For instance, if you made $24 an hour in a $50,000 teaching job, that means a non-teaching job with a $45,000 salary would still pay more ($27) per hour, given a 35-hour workweek. In fact, it’s not till the pay dips to about $40,000 that your hourly rate is about the same for teaching and the office job!
Are you unsure what a job might pay — or whether you can really expect a 7-hour workday in your next career? Do some digging! Here are three sites I’ve found helpful:
Glassdoor.com includes employee-submitted (but anonymous) salaries and reviews for specific job titles at specific companies. You’ll need to register to use the site, and provide your current salary information to improve the site, but it’s free and you can always unsubscribe from their email updates, which include job postings.

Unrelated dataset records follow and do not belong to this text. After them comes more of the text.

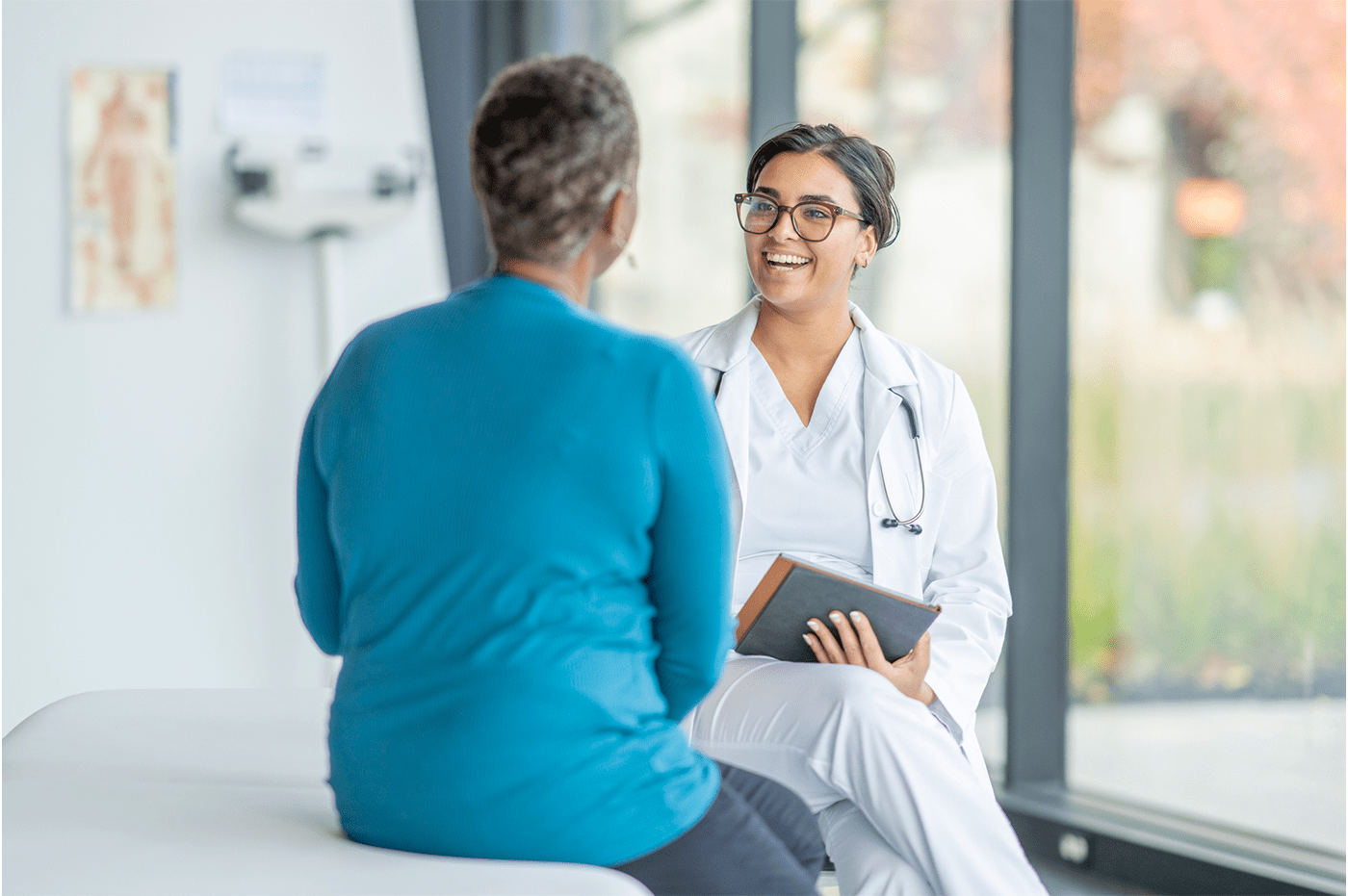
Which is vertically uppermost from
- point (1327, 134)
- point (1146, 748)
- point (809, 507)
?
point (1327, 134)

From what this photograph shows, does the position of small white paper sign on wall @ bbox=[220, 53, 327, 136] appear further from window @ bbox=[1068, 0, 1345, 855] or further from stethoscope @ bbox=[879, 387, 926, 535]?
stethoscope @ bbox=[879, 387, 926, 535]

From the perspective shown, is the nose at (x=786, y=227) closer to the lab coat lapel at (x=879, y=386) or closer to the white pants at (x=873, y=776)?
the lab coat lapel at (x=879, y=386)

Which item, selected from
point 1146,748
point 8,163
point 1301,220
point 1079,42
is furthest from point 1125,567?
point 8,163

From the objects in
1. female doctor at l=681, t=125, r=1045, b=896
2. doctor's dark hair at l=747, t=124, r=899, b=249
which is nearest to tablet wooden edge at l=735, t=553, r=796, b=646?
female doctor at l=681, t=125, r=1045, b=896

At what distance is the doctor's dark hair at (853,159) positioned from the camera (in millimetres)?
1736

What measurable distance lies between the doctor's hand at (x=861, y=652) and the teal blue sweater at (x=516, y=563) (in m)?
0.48

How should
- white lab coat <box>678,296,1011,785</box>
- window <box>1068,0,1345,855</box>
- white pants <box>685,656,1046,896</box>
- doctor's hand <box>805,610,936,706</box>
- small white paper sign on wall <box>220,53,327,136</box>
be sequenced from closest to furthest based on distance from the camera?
white pants <box>685,656,1046,896</box> → doctor's hand <box>805,610,936,706</box> → white lab coat <box>678,296,1011,785</box> → window <box>1068,0,1345,855</box> → small white paper sign on wall <box>220,53,327,136</box>

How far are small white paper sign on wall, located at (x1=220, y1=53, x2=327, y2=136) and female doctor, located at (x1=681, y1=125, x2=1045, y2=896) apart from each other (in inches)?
69.0

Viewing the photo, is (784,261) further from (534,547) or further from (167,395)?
(167,395)

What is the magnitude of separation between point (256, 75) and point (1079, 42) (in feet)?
6.75

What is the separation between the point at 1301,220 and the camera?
2270 millimetres

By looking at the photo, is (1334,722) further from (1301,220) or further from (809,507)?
(809,507)

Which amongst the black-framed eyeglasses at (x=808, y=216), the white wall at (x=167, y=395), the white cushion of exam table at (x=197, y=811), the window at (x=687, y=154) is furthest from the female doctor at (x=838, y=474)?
the white wall at (x=167, y=395)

Indeed.com pulls together job listings from different websites (kind of like Kayak) and it’s how I found my current job. It lets you filter your job search by estimated salary range (such as “$50,000+”). The Salaries section also estimates how much jobs pay based on real postings from employers.
Payscale.com is another resource for estimating how your salary stacks up to those for similar jobs in your area. It even tells you what you might expect to make as you advance in a career. The one slightly annoying part is that it makes you answer questions about your current pay before it gives you your “salary report,” but I was able to do so anonymously and without signing up for spam emails.
In the next post in this series, I’ll discuss why you should include the value of added free time in your “leaving teaching” calculation. In the meantime, what are your thoughts on hourly pay? Would you ever take a non-teaching job with a lower salary if you found out you’d be making more per hour?